━━━━━ Extrait ━━━━━

Marges à la sauce parisienne

    On a déjà remarqué qu'il n'y avait guère d'environnements bruts sur le territoire des grandes agglomérations. Il faut aller le plus souvent en banlieue pour en trouver (du moins autrefois, car  aujourd'hui, il semblerait que même les banlieues deviennent stériles de ce point de vue, surtout la banlieue parisienne). Je l'ai déjà dit dans ma note du 7 mars à propos du géant Isoré. La pression sociale, la promiscuité des grandes villes, l'embourgeoisement aussi (tellement patent à Paris en particulier) en sont cause. Sans compter les réglements liés au bâti, les contraintes des copropriétés...

    Dès qu'un individu exerce une action sur son décor à Paris, ce n'est généralement que dans le secret de son intérieur, et lorsqu'il se trouve en place publique cela découle souvent d'un comportement à la limite du pathologique triste. Un environnement naïf sur lequel je reviendrai plus tard fait exception à la règle sur la rive gauche, bâti dans une zone pavillonnaire préservée par chance ou miracle... Pour satisfaire à un besoin très nettement individualiste dans son essence, il faut en effet jouir d'un espace individuel, sans contrainte collective marquée. Les maisons individuelles sont devenues rares à Paris, et donc les environnements qui pourraient s'y développer le sont devenus aussi.

Environnement accumulatif, Paris, ph.Bruno Montpied.jpg
Photo Bruno Montpied, 2008

    Je suis récemment tombé sur un habitat tenant à la fois du jardin, de la remise et un peu aussi, il faut bien le dire de la décharge, en lisière d'un bâtiment prestigieux, le contraste entre les deux étant assez remarquable. Je ne peux pas trop indiquer son emplacement histoire de ne pas nuire à son habitant. Ce dernier ne paraît du reste pas trop accommodant, lorsqu'on découvre la proclamation plutôt agressive qu'il a apposée à l'entrée de son jardin, situé  en contrebas d'un escalier public. Il a dressé un drapeau français, ainsi qu'un européen, bien en évidence au-dessus du jardin, et cela paraît cause de conflit avec le voisinage.

Environnement accumulatif, l'entrée, Ph B.Montpied, 2008.jpg
L'entrée du site, clochette, crucifix, coq gaulois, bibelots, inscription ("mise en demeure"...), statue de nageuse, poupées... ph.Bruno Montpied, 2008
Panneau et mise en demeure de l'auteur du jardin, ph.B.Montpied, 2008.jpg
Photo B.M, 2008

    Le lieu est insolite, non pas en raison de l'esthétique du décor créé, fait d'accumulations de débris divers -et comme cela arrive souvent dans nombre de sites de type accumulatif, orné de poupées démantibulées, de fragments de figurines, de mannequin vaguement attifé Mannequin du jardin accumulatif, ph B.Montpied, 2008.jpg - il est atypique à cause de sa situation extrêmement marginale dans le tissu urbain, sous un escalier, coincé le long d'un bâtiment imposant où se prépare la relève du cinéma français, légèrement proliférant, sans excès non plus, son auteur prenant soin aussi de laisser la végétation s'y développer, ce qui est toujours bien vu à Paris où l'on manque de verdure...Environnement accumulatif à Paris, vue plongeante de l'entrée, ph.B.Montpied, 2008.jpg

     Il est assez cousin des habitats précaires de SDF qui se rencontrent ici ou là, jouissant de tolérances éphémères de la part de la force publique, comme l'homme en cabane à roulettes ci-dessous, 

Homme vivant dans une caisse-cabane à roulettes, rue Pernelle, 1er ardt, ph B.Montpied, 2003.jpg
Paris, 1er arrondissement, Photo B.M., 2003

ou cet habitat de clochard passage Hébrard dans le Xe arrondissement où pendant un moment son auteur accumula en pleine rue l'ameublement d'un véritable studio en plein air, avec salle de bain, salon, salle à manger à ciel ouvert, au vu et au su de tous, plus transparente demeure que celle-ci, tu meurs (littéralement d'ailleurs...)...

━━━━━

▶ [Consigne écrite 1]:
Répondez aux questions suivantes en vous appuyant sur l'extrait.
(a) Où faut-il le plus souvent aller pour trouver des environnements bruts ?
(b) Quels drapeaux l'habitant du jardin a-t-il dressés au-dessus de celui-ci ?
(c) Dans quel arrondissement se trouve le passage Hébrard ?
▶ [Consigne écrite 2]: Recopiez le passage de l'extrait allant de « Il est assez » à « meurs (littéralement d'ailleurs...)... ».
▶ [Consigne écrite 3]: Réécrivez plus brièvement le paragraphe de l'extrait qui commence par « Dès qu'un individu exerce une action », en conservant ses faits essentiels.

━━━━━ Bloc de données ━━━━━

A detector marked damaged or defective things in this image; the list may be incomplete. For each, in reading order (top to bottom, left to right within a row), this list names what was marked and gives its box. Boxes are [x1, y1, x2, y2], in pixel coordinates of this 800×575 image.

━━━━━

▶ [Corrigé 1]:
(a) En banlieue.
(b) Un drapeau français et un drapeau européen.
(c) Dans le Xe arrondissement.

▶ [Corrigé 2]:
Il est assez cousin des habitats précaires de SDF qui se rencontrent ici ou là, jouissant de tolérances éphémères de la part de la force publique, comme l'homme en cabane à roulettes ci-dessous, 

Homme vivant dans une caisse-cabane à roulettes, rue Pernelle, 1er ardt, ph B.Montpied, 2003.jpg
Paris, 1er arrondissement, Photo B.M., 2003

ou cet habitat de clochard passage Hébrard dans le Xe arrondissement où pendant un moment son auteur accumula en pleine rue l'ameublement d'un véritable studio en plein air, avec salle de bain, salon, salle à manger à ciel ouvert, au vu et au su de tous, plus transparente demeure que celle-ci, tu meurs (littéralement d'ailleurs...)...

▶ [Corrigé 3]: À Paris, on n'agit généralement sur son décor qu'en privé, chez soi. En public, cette action découle souvent d'un comportement proche du pathologique. Un environnement naïf de la rive gauche, bâti dans une zone pavillonnaire préservée, fait exception. Ce besoin individualiste exige en effet un espace individuel sans contrainte collective marquée. Or les maisons individuelles sont devenues rares à Paris, et ces environnements aussi.